Eurobond, cosa sono e perché dividono l'UE

Le economie europee sono in uno stato di letargo indotto dal Coronavirus. Anche la più forte, la Germania, si sta preparando per un’inevitabile recessione. Molti governi nel continente hanno approvato forti spese di stimolo per far fronte all’enorme tributo che la pandemia ha già richiesto alle loro società.

Saranno necessari ulteriori stimoli, più vicini alle somme messe in campo dagli Stati Uniti. La Spagna ha messo tutta la sua economia, già traballante, in letargo, mentre l’Italia ha esteso il suo lockdown e la Francia ha ridotto la produzione di un terzo. Ma questi passaggi importanti sono ancora solo temporanei.

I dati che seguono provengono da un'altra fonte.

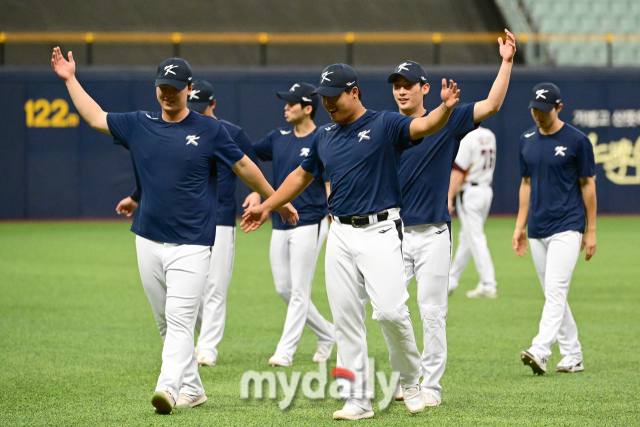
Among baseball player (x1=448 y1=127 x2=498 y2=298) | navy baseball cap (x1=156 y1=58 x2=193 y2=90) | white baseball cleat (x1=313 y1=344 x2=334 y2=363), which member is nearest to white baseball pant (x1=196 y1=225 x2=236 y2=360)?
white baseball cleat (x1=313 y1=344 x2=334 y2=363)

I governi devono trovare centinaia di miliardi di euro, se non di più, per pagare i lavoratori inattivi, mantenere sistemi di assistenza sanitaria sovraccarichi di lavoro e avviare quella che sperano possa essere una ripresa nella seconda metà dell’anno. Per fare ciò, nove governi colpiti dalla pandemia nella zona Euro, guidati da Italia, Spagna e Francia, hanno proposto l’emissione di obbligazioni congiunte, quei cosiddetti Eurobond di cui si parla ormai da più di dieci anni

Cosa sono gli Eurobond?

Gli Eurobond, rinominati recentemente Coronabond perché proposti come misura per contrastare le spese che i governi europei dovranno affrontare a seguito del virus, non sono altro che obbligazioni sul debito pubblico emesse in maniera congiunta dai paesi dell’eurozona.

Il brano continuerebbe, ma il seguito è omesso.